### TASK TO CARRY OUT:
Set down, word for word, the part of the passage on shipping fuels starting with "Other technologies like" and going on through "higher freight rate.".

### SELECTED EXCERPT:
*** Block opens ***

Mads Bjornebye, manager of bunker services at Teekay Shipping, said his company is still looking into what will be the fuel they will need the next time they order new vessels, adding LNG is a stepping stone to a greener fuel with the advantages of a proven technology.
"It can be expensive but it can move a vessel across oceans," he said.
Looking toward 2030, Teekay is also analyzing hydrogen fuel cells, which, he said, "are very promising, very clean, but they are not at the stage where you can move a Suezmax across the Pacific."
Other technologies like ammonia or methanol are probably going to develop more in the coming couple of years. Then, "we will be able to see if those solutions are going to work," Bjornebye said.
Williams said that as the world comes out of the coronavirus pandemic, there will be a recovery period with a fast growing demand coupled with a strained shipping supply, which will lead to a higher freight rate.
He added this would lead to good profits for owners of any type of ship that can burn clean fuels, especially marine gasoil, but the more stringent mandate for 2030 will then be looming in the horizon.

*** Block closes ***

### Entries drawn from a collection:
*** Block opens ***

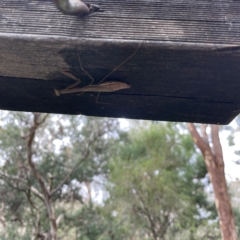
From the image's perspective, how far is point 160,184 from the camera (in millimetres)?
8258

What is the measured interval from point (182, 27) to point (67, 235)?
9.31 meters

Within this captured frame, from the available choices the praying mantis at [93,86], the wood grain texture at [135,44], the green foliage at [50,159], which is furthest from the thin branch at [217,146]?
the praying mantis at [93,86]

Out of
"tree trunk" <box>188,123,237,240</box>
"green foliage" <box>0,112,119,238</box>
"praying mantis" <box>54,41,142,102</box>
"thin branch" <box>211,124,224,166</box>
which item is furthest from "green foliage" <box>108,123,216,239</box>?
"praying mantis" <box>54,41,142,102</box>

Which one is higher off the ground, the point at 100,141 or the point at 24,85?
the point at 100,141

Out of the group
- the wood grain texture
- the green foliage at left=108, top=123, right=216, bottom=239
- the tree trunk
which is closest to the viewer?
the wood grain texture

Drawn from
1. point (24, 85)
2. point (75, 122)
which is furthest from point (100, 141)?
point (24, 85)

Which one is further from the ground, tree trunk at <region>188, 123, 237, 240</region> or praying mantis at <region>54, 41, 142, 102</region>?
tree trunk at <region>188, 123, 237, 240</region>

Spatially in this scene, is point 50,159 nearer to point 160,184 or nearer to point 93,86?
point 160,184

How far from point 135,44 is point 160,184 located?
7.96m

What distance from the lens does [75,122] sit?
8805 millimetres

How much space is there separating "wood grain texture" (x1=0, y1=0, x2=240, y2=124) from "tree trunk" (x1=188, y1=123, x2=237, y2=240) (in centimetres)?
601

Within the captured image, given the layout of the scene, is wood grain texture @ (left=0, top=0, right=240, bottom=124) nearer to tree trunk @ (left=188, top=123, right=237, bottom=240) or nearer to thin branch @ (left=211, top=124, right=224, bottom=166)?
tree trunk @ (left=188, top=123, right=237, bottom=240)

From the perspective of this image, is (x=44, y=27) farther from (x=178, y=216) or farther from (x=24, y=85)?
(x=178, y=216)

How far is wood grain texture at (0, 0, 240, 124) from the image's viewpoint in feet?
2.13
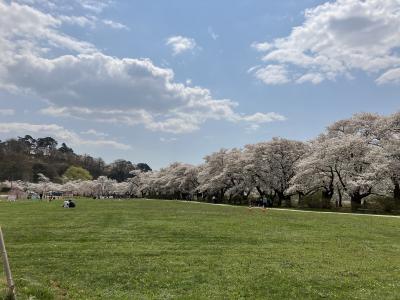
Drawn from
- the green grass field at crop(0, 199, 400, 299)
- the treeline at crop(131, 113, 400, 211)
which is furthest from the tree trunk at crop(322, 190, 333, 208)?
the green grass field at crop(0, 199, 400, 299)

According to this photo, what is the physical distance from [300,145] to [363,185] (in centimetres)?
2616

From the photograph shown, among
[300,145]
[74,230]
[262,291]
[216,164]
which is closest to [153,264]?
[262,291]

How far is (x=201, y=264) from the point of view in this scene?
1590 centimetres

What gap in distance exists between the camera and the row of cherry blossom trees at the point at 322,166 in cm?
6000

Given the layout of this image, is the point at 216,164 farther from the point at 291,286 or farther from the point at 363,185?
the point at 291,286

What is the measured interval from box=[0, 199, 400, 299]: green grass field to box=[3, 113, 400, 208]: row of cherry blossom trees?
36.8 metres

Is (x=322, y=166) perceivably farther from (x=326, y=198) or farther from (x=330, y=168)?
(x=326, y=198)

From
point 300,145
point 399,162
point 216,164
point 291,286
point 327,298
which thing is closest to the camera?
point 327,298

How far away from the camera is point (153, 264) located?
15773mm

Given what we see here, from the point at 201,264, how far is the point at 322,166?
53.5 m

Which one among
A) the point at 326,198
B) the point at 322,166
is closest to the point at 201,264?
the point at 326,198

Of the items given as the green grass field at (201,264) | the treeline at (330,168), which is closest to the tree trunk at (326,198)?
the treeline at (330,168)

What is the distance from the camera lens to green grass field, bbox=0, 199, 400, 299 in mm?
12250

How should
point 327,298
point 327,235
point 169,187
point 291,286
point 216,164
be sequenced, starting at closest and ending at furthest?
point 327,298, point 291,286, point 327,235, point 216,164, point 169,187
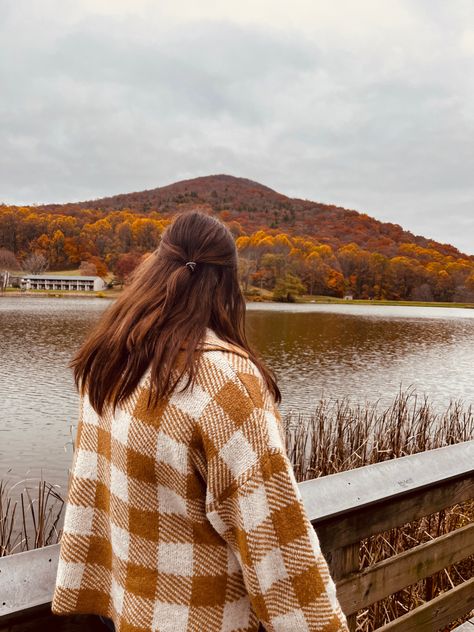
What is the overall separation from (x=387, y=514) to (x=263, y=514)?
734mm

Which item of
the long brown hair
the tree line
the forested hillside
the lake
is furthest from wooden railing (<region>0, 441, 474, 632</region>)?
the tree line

*** Block closes ***

### OUTPUT:
Other technologies like ammonia or methanol are probably going to develop more in the coming couple of years. Then, "we will be able to see if those solutions are going to work," Bjornebye said.
Williams said that as the world comes out of the coronavirus pandemic, there will be a recovery period with a fast growing demand coupled with a strained shipping supply, which will lead to a higher freight rate.